İş sözleşmesinin tarafları, asgarî ücretin altında kalmamak kaydıyla sözleşme özgürlüğü çerçevesinde ücretin miktarını serbestçe kararlaştırabilirler. İş sözleşmesinde ücretin miktarının açıkça belirtilmemiş olması, taraflar arasında iş sözleşmesinin bulunmadığı anlamına gelmez. Böyle bir durumda dahi ücret, 6098 sayılı Türk Borçlar Kanunu’nun 401. maddesine göre tespit olunmalıdır. İş sözleşmesinde ücretin kararlaştırılmadığı hallerde ücretin miktarı, asgari ücretten az olmamak üzere emsal ücret göz önünde tutularak belirlenir.
4857 sayılı Kanun’un 8. maddesinde, işçi ile işveren arasında yazılı iş sözleşmesi yapılmayan hallerde en geç iki ay içinde işçiye çalışma şartlarını, temel ücret ve varsa eklerini, ücret ödeme zamanını belirten bir belgenin verilmesi zorunlu tutulmuştur. Aynı Kanun’un 37. maddesinde, işçi ücretlerinin işyerinde ödenmesi ya da banka hesabına yatırılması hallerinde, ücret hesap pusulası türünde bir belgenin işçiye verilmesinin zorunlu olduğu hükme bağlanmıştır. Usulünce düzenlenmiş olan bu tür belgeler, işçinin ücreti noktasında işverenden sadır olan yazılı delil niteliğindedir. Kişi kendi muvazaasına dayanamayacağından, belgenin muvazaalı biçimde işçinin isteği üzerine verildiği iddiası işverence ileri sürülemez. Ancak böyle bir husus ileri sürülsün ya da sürülmesin, muvazaa olgusu mahkemece resen araştırılmalıdır.
Çalışma hayatında daha az vergi ya da sigorta pirimi ödenmesi amacıyla zaman zaman, iş sözleşmesi veya ücret bordrolarında gösterilen ücretlerin gerçeği yansıtmadığı görülmektedir.
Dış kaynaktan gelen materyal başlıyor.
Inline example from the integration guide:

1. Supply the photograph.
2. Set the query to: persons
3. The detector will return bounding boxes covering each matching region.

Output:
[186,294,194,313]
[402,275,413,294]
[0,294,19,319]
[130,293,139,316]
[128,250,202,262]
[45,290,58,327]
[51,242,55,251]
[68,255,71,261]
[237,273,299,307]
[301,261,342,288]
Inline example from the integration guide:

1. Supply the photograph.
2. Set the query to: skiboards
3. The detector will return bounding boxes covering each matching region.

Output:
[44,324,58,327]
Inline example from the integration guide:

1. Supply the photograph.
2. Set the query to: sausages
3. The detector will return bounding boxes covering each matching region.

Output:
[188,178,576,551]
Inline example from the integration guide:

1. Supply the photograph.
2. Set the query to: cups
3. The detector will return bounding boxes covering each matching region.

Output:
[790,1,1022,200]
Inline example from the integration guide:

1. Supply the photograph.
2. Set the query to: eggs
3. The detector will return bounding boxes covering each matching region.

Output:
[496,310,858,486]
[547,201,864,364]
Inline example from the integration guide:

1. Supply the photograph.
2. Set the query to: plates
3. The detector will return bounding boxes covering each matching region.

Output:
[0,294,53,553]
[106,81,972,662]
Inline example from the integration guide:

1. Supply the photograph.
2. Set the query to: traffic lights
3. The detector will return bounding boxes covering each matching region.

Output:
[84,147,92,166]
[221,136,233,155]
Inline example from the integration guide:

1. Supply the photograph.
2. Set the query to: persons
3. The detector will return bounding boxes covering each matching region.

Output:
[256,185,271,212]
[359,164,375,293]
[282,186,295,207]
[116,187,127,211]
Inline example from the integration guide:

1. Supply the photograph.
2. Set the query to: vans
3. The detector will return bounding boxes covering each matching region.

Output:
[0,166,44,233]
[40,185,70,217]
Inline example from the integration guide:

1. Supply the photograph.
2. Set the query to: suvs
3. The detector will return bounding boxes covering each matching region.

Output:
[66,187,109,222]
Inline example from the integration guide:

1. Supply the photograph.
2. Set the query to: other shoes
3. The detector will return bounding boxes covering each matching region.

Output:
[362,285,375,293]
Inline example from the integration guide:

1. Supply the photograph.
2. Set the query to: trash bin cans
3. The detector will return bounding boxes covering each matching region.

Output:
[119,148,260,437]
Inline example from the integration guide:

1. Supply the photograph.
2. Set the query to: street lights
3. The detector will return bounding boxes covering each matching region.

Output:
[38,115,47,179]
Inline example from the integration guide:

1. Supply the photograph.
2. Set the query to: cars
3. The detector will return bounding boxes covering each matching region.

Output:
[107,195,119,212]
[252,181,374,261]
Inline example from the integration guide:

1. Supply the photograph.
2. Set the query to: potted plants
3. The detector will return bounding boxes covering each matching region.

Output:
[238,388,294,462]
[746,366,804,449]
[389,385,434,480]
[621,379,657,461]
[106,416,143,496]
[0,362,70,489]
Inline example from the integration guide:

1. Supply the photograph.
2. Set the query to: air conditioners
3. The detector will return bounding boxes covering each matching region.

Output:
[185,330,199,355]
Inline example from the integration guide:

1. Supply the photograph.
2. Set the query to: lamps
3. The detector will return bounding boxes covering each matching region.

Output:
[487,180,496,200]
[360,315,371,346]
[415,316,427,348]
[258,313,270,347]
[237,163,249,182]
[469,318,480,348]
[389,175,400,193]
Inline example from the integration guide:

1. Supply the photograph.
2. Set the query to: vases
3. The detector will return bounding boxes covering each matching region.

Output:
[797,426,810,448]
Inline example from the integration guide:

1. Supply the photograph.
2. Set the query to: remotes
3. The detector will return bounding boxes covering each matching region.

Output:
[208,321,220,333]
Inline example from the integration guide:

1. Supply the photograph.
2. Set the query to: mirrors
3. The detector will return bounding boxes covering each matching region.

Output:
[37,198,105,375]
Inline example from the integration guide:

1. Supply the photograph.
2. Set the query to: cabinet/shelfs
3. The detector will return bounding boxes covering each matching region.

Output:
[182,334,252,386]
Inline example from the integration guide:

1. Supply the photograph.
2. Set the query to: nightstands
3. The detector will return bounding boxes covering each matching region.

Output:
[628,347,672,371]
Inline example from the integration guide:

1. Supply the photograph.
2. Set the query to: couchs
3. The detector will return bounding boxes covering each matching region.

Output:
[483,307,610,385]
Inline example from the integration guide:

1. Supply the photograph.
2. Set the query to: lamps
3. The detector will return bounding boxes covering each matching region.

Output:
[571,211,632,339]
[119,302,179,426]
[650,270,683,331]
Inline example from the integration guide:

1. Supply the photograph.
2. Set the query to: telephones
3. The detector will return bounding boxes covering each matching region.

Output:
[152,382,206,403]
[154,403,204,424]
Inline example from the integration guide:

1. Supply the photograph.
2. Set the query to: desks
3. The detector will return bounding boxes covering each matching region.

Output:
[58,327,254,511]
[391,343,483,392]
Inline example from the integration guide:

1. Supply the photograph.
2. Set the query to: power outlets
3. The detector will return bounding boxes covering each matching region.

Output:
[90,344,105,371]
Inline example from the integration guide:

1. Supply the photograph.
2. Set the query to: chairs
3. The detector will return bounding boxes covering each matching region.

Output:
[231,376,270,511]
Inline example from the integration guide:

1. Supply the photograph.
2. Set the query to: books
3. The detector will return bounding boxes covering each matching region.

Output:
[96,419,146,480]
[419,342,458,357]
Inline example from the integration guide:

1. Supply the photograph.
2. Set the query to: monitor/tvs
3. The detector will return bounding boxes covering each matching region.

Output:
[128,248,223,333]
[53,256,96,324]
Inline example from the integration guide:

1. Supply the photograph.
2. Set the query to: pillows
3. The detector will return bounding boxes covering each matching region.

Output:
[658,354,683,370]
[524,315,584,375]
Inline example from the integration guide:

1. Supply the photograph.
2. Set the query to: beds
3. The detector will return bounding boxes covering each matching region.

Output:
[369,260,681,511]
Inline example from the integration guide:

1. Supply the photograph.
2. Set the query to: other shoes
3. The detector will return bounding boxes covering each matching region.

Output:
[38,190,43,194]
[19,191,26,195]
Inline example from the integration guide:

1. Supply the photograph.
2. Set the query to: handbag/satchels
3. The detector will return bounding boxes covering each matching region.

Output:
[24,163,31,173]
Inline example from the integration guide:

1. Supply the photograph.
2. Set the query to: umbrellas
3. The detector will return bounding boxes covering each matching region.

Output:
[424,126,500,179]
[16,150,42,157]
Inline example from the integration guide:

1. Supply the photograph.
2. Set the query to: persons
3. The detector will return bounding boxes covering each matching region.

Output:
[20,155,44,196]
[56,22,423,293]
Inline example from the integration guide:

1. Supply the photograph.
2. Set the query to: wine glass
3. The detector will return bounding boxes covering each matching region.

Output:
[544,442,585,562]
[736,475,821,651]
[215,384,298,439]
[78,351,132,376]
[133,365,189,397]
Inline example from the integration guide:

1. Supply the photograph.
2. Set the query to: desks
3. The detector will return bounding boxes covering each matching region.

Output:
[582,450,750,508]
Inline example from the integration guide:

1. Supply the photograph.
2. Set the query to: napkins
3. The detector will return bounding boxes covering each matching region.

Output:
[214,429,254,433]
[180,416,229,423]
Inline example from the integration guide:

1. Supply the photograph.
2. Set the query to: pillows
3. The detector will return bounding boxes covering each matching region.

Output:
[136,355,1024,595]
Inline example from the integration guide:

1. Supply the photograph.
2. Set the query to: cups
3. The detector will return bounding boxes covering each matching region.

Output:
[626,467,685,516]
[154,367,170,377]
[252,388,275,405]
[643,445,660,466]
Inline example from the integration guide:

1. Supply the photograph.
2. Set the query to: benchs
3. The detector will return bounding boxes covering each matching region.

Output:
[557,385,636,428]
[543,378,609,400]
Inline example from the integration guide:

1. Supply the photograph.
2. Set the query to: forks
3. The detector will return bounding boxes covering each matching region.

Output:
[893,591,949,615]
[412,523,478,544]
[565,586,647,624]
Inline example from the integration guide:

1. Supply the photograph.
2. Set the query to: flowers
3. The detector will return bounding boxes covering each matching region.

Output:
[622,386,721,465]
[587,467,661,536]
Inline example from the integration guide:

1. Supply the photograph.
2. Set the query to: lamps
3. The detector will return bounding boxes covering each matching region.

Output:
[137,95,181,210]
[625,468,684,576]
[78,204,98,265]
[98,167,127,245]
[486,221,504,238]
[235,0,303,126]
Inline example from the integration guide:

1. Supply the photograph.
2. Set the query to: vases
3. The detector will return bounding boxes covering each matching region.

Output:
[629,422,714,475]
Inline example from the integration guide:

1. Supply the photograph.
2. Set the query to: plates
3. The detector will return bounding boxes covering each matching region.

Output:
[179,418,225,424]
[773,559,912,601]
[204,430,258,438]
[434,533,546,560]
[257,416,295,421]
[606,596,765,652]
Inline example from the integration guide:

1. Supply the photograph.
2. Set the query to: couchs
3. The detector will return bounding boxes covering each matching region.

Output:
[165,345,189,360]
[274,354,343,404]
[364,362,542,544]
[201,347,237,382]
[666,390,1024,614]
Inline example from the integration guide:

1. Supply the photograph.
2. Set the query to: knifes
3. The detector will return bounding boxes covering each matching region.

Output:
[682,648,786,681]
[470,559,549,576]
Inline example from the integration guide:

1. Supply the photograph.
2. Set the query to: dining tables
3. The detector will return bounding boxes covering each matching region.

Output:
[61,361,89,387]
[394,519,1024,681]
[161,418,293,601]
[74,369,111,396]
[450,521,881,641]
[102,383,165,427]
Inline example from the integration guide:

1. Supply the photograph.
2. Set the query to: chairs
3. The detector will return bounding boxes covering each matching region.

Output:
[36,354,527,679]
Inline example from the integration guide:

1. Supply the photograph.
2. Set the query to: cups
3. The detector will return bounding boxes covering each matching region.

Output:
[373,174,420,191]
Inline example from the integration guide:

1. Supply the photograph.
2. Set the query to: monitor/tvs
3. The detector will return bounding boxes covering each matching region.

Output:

Bu durumda gerçek ücretin tespiti önem kazanır. İşçinin kıdemi, meslek unvanı, fiilen yaptığı iş, işyerinin özellikleri ve emsal işçilere ödenen ücretler gibi hususlar dikkate alındığında imzalı bordrolarda yer alan ücretin gerçeği yansıtmadığı şüphesi ortaya çıktığında, bu konuda tanık beyanları gözetilmeli ve işçinin meslekte geçirdiği süre, işyerinde çalıştığı tarihler, meslek unvanı ve fiilen yaptığı iş bildirilerek sendikalarla, ilgili işçi ve işveren kuruluşlarından emsal ücretin ne olabileceği araştırılmalı ve tüm deliller birlikte değerlendirilerek bir sonuca gidilmelidir.
Davacı aylık net 1.400,00 TL ücret aldığını belirtmiş, buna karşılık davalı taraf ise davacının asgari ücretle çalıştığını beyan etmiştir. Davacı tanıkları davacının aylık 1.400,00 TL ücret aldığını, asgari ücret kısmının bankaya yatırıldığını diğer kısmın elden ödendiğini belirtmişlerdir. Davalı tanıkları ise davacının asgari ücretle çalıştığını beyan etmiştir. Dosyada bulunan davacıya ait hesap ekstresine göre davacıya asgari ücret ödendiği anlaşılmaktadır. Bu beyanlar gözönüne alındığında davacının aylık ücreti konusunda bir netlik bulunmamaktadır. Hal böyle olunca davacının aylık ücretinin tespiti bakımından emsal ücret araştırması yapılmalı ve tüm deliller yeniden değerlendirilerek davacının ücreti belirlenmelidir. Mahkemece eksik inceleme ile karar verilmesi hatalı olup bozmayı gerektirmiştir.
2-Ayrıca davada reddedilen alacak miktarı üzerinden davalı yararına vekalet ücretine hükmedilmemesi hatalıdır.
SONUÇ: Hükmün yukarıda açıklanan nedenle BOZULMASINA, peşin alınan temyiz harcının istek olması halinde ilgiliye iadesine, 08.04.2013 tarihinde oybirliği ile karar verildi.